Noodle is quite the hunter. He serves as a constant reminder of an important difference between animals and human beings: Animals just do what their instincts tell them to. Human beings have instincts, too—they guide us all day long, sending us signals to act or stay still, but unlike animals, we don’t trust them. Instead, we stop and consider how we feel.
We think about all of the possible options and evaluate them. Often we get so focused on how we feel about our instincts that we ignore what our instincts are telling us to do.
Have you ever broken up with someone? I bet your instincts told you to do it months (or years) before, but you ignored the impulse. Once you start a business, you’ll typically regret that you didn’t listen to your instincts that told you to start (or quit) it sooner.
And when it comes to your goals, your instincts are a powerful weapon but your feelings are a major obstacle.
Instincts are a culmination of your heart intelligence, your situational intelligence and your mental intelligence fused together with your unique DNA. They join forces in an instant to send you impulses to move, to do something. These instincts are hardwired in your body to act as a guide.
But feelings, on the other hand, are in your head. They are the words your brain uses to describe the physical state of your body. If, for example, you feel a rush of adrenaline, your brain could describe that as you feeling excited or scared.

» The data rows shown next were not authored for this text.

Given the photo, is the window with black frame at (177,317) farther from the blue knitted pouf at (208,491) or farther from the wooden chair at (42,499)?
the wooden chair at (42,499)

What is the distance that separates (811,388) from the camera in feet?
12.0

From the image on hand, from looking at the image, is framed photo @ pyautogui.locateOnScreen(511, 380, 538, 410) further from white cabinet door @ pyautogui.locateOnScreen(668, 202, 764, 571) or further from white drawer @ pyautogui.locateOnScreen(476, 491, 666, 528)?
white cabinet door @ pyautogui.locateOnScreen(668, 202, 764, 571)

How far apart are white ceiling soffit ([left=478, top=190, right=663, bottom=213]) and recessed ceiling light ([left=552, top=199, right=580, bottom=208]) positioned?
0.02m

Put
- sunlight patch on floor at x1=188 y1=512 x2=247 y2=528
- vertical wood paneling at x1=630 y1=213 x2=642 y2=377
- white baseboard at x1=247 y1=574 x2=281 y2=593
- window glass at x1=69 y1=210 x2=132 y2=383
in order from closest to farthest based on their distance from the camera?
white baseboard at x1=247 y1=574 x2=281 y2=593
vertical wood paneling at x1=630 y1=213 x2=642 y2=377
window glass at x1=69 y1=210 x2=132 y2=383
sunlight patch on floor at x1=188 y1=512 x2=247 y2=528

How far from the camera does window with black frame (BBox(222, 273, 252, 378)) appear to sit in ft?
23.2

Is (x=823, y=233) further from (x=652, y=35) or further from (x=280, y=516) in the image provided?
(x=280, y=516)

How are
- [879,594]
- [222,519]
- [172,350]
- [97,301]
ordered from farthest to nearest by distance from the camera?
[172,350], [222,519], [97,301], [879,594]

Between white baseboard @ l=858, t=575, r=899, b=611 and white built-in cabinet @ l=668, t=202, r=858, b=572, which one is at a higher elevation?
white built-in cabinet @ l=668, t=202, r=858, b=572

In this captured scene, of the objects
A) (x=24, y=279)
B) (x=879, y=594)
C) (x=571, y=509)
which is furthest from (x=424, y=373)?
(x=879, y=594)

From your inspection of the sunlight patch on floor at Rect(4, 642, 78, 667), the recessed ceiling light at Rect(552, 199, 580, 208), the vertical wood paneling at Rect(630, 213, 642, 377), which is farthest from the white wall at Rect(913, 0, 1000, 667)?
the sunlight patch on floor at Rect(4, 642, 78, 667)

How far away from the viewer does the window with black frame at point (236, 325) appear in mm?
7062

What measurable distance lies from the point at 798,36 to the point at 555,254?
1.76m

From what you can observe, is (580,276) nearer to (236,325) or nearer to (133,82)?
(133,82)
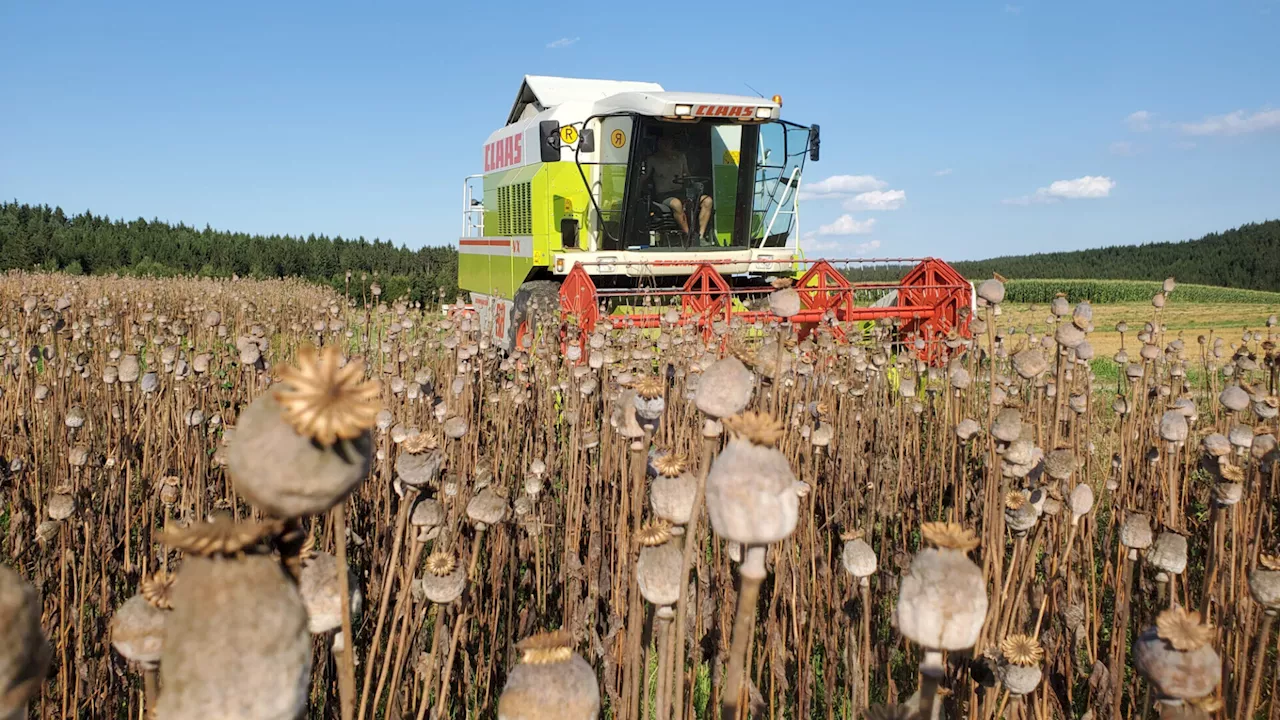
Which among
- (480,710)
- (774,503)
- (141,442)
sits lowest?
(480,710)

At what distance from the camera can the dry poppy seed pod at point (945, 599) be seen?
0.81 m

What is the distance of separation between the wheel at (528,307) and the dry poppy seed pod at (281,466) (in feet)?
22.3

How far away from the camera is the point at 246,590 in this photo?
526mm

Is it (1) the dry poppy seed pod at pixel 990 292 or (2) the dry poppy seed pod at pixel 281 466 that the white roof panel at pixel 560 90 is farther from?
(2) the dry poppy seed pod at pixel 281 466

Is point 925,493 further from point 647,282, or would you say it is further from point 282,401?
point 647,282

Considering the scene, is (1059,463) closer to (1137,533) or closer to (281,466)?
(1137,533)

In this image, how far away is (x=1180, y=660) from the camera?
0.92 meters

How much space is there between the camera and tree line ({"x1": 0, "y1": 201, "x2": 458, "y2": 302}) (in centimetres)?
2914

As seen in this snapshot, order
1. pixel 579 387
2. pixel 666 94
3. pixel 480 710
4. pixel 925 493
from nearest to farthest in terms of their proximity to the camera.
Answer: pixel 480 710 < pixel 579 387 < pixel 925 493 < pixel 666 94

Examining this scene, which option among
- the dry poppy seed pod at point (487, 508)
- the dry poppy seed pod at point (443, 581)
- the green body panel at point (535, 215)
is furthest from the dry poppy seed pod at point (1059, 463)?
the green body panel at point (535, 215)

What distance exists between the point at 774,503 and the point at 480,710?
2022mm

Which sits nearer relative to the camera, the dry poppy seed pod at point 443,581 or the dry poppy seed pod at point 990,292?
the dry poppy seed pod at point 443,581

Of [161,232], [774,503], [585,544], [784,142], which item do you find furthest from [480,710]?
[161,232]

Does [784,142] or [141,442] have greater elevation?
[784,142]
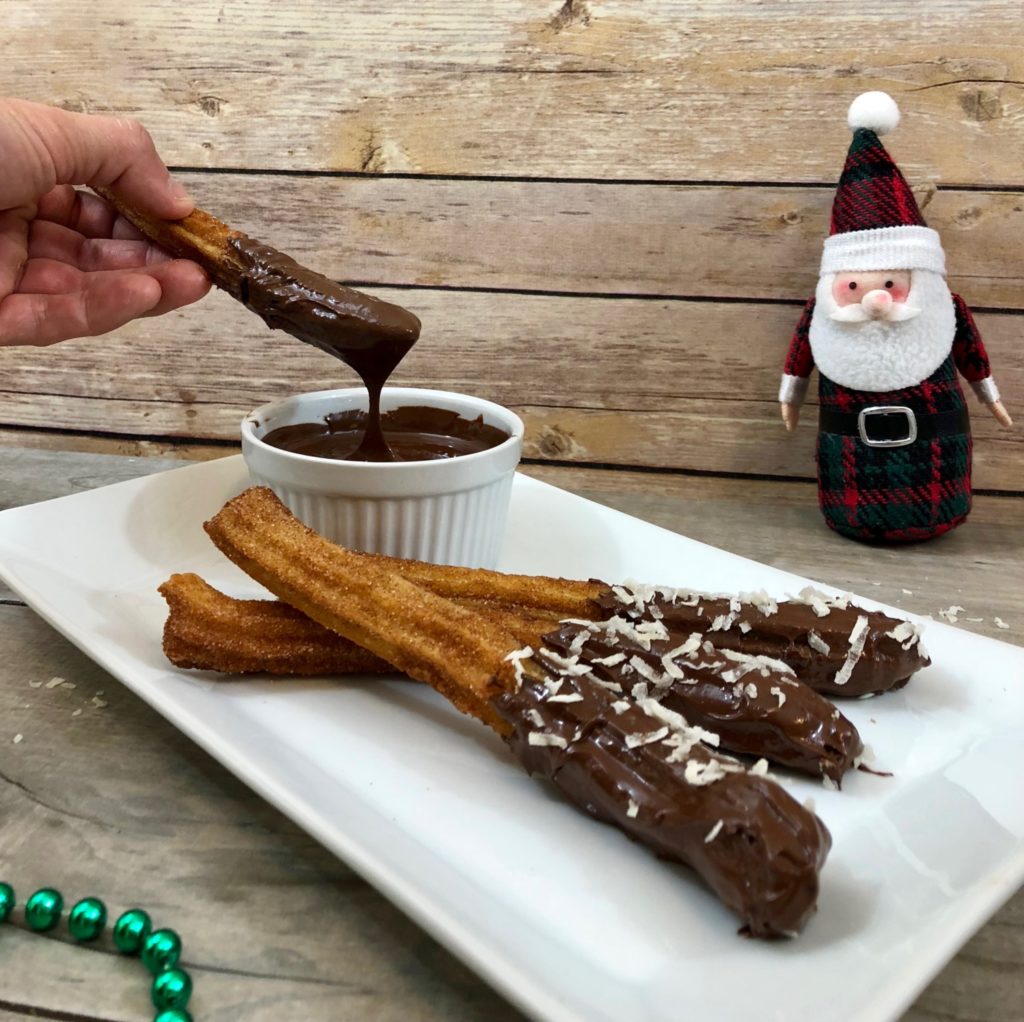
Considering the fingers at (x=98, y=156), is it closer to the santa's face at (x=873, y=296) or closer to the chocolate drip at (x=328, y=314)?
the chocolate drip at (x=328, y=314)

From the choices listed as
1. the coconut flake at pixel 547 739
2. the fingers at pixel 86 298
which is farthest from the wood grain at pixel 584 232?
the coconut flake at pixel 547 739

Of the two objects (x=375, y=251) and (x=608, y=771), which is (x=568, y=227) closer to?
(x=375, y=251)

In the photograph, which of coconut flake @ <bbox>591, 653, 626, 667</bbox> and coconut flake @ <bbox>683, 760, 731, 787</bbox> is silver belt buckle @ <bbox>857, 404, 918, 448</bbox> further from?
coconut flake @ <bbox>683, 760, 731, 787</bbox>

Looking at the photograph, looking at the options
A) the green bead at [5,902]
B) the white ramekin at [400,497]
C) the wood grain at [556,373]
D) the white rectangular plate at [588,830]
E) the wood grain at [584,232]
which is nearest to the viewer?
the white rectangular plate at [588,830]

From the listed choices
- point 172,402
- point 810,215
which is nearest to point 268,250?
point 172,402

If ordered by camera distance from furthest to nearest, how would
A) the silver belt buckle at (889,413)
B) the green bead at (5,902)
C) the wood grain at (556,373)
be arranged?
the wood grain at (556,373)
the silver belt buckle at (889,413)
the green bead at (5,902)

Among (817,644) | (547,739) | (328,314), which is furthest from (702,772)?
(328,314)
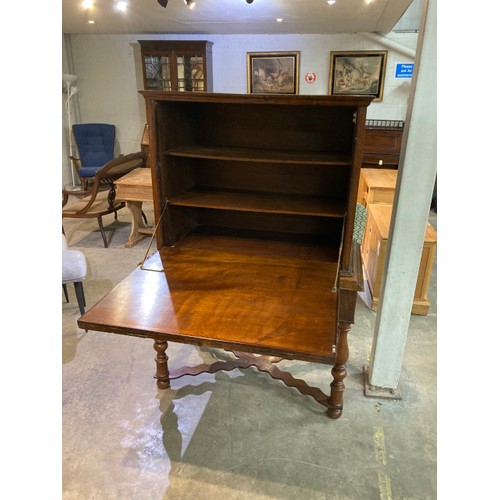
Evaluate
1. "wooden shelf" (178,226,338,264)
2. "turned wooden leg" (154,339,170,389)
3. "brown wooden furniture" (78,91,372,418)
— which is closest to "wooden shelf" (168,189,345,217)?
"brown wooden furniture" (78,91,372,418)

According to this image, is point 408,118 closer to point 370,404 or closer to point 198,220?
point 198,220

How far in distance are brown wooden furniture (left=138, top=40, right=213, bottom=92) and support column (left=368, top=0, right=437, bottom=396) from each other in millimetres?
4411

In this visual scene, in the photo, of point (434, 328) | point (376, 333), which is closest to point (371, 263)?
point (434, 328)

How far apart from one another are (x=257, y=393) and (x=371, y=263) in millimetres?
1624

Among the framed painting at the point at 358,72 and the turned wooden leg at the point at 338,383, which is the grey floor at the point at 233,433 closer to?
the turned wooden leg at the point at 338,383

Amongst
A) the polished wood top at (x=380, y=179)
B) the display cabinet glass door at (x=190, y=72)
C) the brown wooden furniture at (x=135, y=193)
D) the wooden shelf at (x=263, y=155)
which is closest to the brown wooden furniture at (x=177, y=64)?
the display cabinet glass door at (x=190, y=72)

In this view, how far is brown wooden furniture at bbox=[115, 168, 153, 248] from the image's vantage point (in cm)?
395

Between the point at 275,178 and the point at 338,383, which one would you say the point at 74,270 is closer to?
the point at 275,178

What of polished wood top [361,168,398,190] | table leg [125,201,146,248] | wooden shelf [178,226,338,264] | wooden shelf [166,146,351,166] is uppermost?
wooden shelf [166,146,351,166]

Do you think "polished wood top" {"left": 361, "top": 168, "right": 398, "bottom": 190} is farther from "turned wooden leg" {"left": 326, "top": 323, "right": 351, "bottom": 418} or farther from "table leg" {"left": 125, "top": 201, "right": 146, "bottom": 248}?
"table leg" {"left": 125, "top": 201, "right": 146, "bottom": 248}

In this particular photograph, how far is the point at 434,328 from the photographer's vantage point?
271cm

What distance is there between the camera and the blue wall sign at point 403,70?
5254 mm

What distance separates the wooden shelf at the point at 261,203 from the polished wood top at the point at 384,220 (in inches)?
39.8

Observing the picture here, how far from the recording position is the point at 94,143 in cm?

If you’ve heard the term “fight or flight,” that’s not a feeling; that’s an instinct. It is a term to describe the hardwired instinctual reaction your body has when you are in legitimate danger. There is no thinking involved; your instincts take over and automate your response. That’s why you duck when there is a loud noise or why you reach for something to stabilize yourself as you start to fall. You don’t think. You don’t stop to consider how you feel about the loud noise. The action is automatic.
The same is true with athletes. After enough practice, there is no time to stop and consider how you feel; you get into the flow and let your instincts guide you.
Why should you teach yourself to follow your instincts? Simple: science. A research study by the University of Alberta found that your instincts help you achieve goals. While studying the brain, they determined that when there’s something near you that will help you with both short-term and long-term goals, your brain views it favorably and alerts you with an impulse. Pretty cool, huh?
Whether you want to get in shape, be nicer to your spouse, or speak less and listen more in team meetings, pick one goal and tune into the impulses you feel. Once you set a goal, your brain works with your intuition, signaling you with an impulse when your goal is within reach. The next step is easy: Pounce.
This article was published in September 2016 and has been updated.